### SELECTED EXCERPT
◆ ◆ ◆ ◆
8th Governor of Montana
- In office January 4, 1925 – March 13, 1933
- Lieutenant: W.S. McCormack Frank A. Hazelbacker Frank Henry Cooney
- Preceded by: Joseph M. Dixon
- Succeeded by: Frank Henry Cooney

Personal details
- Born: March 14, 1863 Stoughton, Wisconsin, U.S.
- Died: May 25, 1946 (aged 83) Helena, Montana, U.S.
- Party: Democratic
- Alma mater: Washburn University

= John E. Erickson (Montana politician) =

Governor of Montana (1863–1946)

John Edward Erickson (March 14, 1863 – May 25, 1946) was an American politician of the Democratic Party from Montana. He served as the eighth governor of Montana and as a United States senator.

==Biography==
Erickson was born in Stoughton, Wisconsin. He was the son of E. Erickson and Olene Alma Erickson, both Norwegian immigrants. When he was one year old, he moved with his parents to Eureka, Kansas. He graduated from Washburn University in Topeka, Kansas in 1890. He studied law, was admitted to the bar in 1891 at Eureka, Kansas. He married Grace Vance in 1898 and they had three children. Erickson's nephew, Dale Prather, was an NFL player.
◆ ◆ ◆ ◆
### DATASET EXCERPT
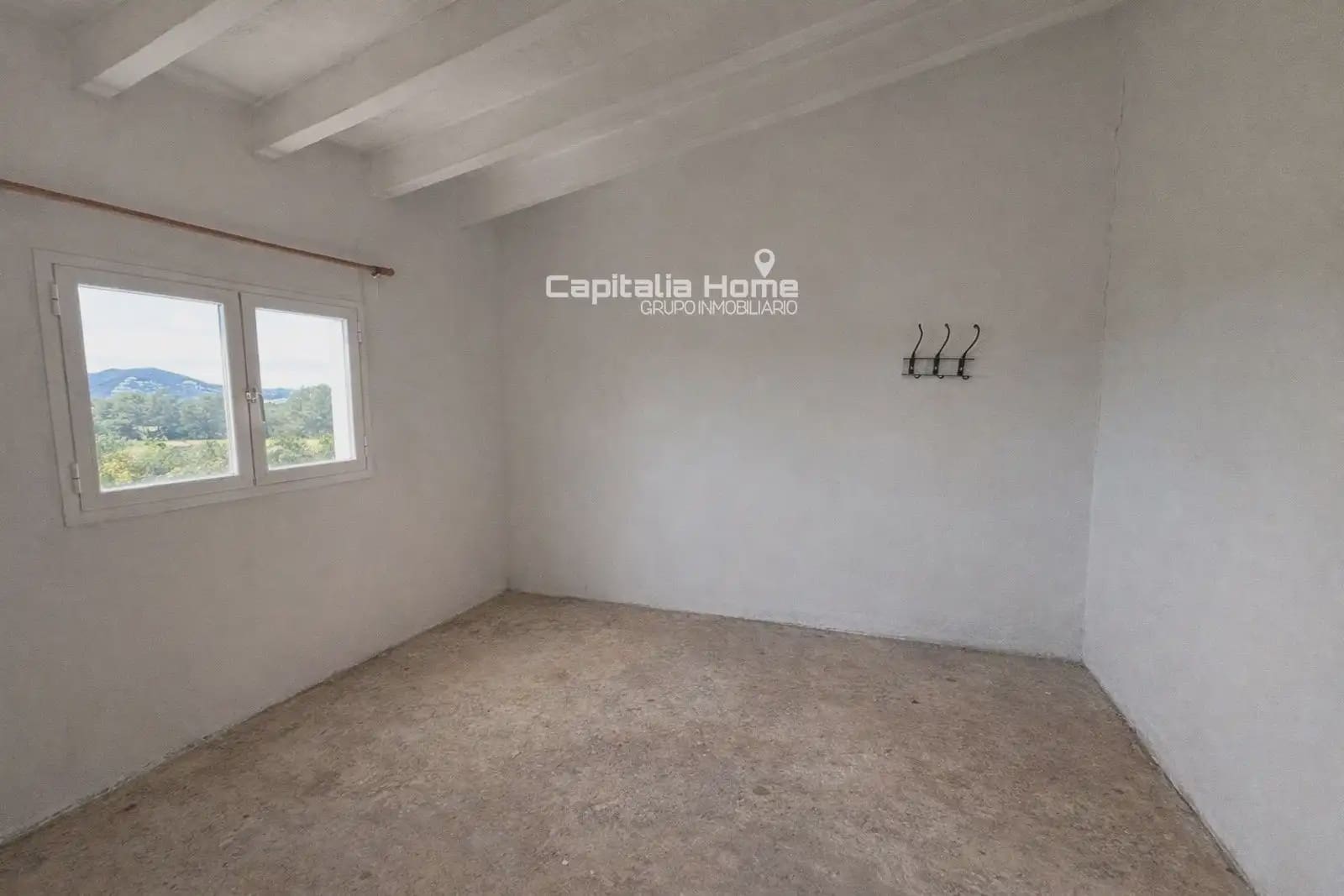 5 chambre Finca/Maison de Campagne à vendre à Santa Eulalia / Santa Eularia - 2 815 000 € (Ref: 10081620)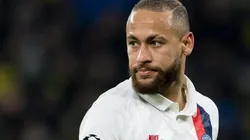 Neymar vira alvo de polêmica no PSG e incomoda companheiros
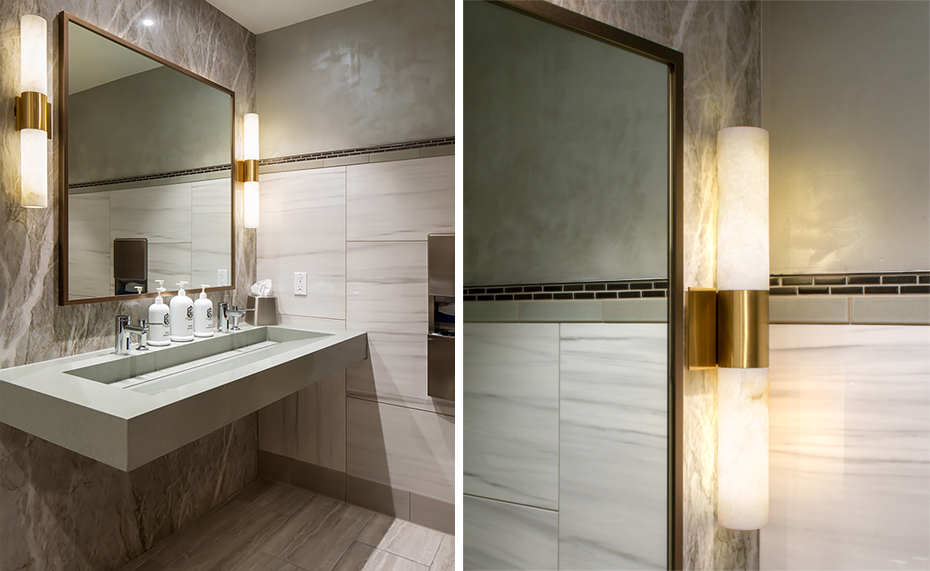 La Jolla Country Club, La Jolla, CA - Photo 1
◆ ◆ ◆ ◆
### USING THE INFORMATION
(1) Condense the paragraph in the John E. Erickson text that begins "Erickson was born in Stoughton" into a short bulleted list that keeps its main facts.
(2) Pick up the text on John E. Erickson after its last sentence and continue it.
The listing above is separate material and is not part of the text on John E. Erickson.

### OUTPUTS IN ORDER
(1)
- Born in Stoughton, Wisconsin, to Norwegian immigrants E. Erickson and Olene Alma Erickson
- Moved with his parents to Eureka, Kansas, at age one
- Graduated from Washburn University in Topeka, Kansas, in 1890
- Studied law and was admitted to the bar in 1891 at Eureka
- Married Grace Vance in 1898; they had three children
- His nephew, Dale Prather, was an NFL player

(2)
==Career==
Erickson was admitted to the Kansas state bar in 1891. He moved to Great Falls, Montana in 1892 and later to Choteau, Montana, where he continued practicing law. He served as county attorney of Teton County from 1897 to 1905, then judge of the eleventh judicial district of Montana from 1905 to 1915. He resumed the practice of law at Kalispell, Montana in 1916. A Democrat, Erickson was elected in 1924 as the eighth Governor of Montana. He won reelection in 1928, and again in 1932, making him the only governor elected to three terms. He served from January 4, 1925 to March 13, 1933. During his tenure, a new state income tax was sanctioned, a fund to financially equalize impoverished rural schools was established, a gasoline tax was implemented, a new banking law was authorized, and a tax on mining profits was initiated.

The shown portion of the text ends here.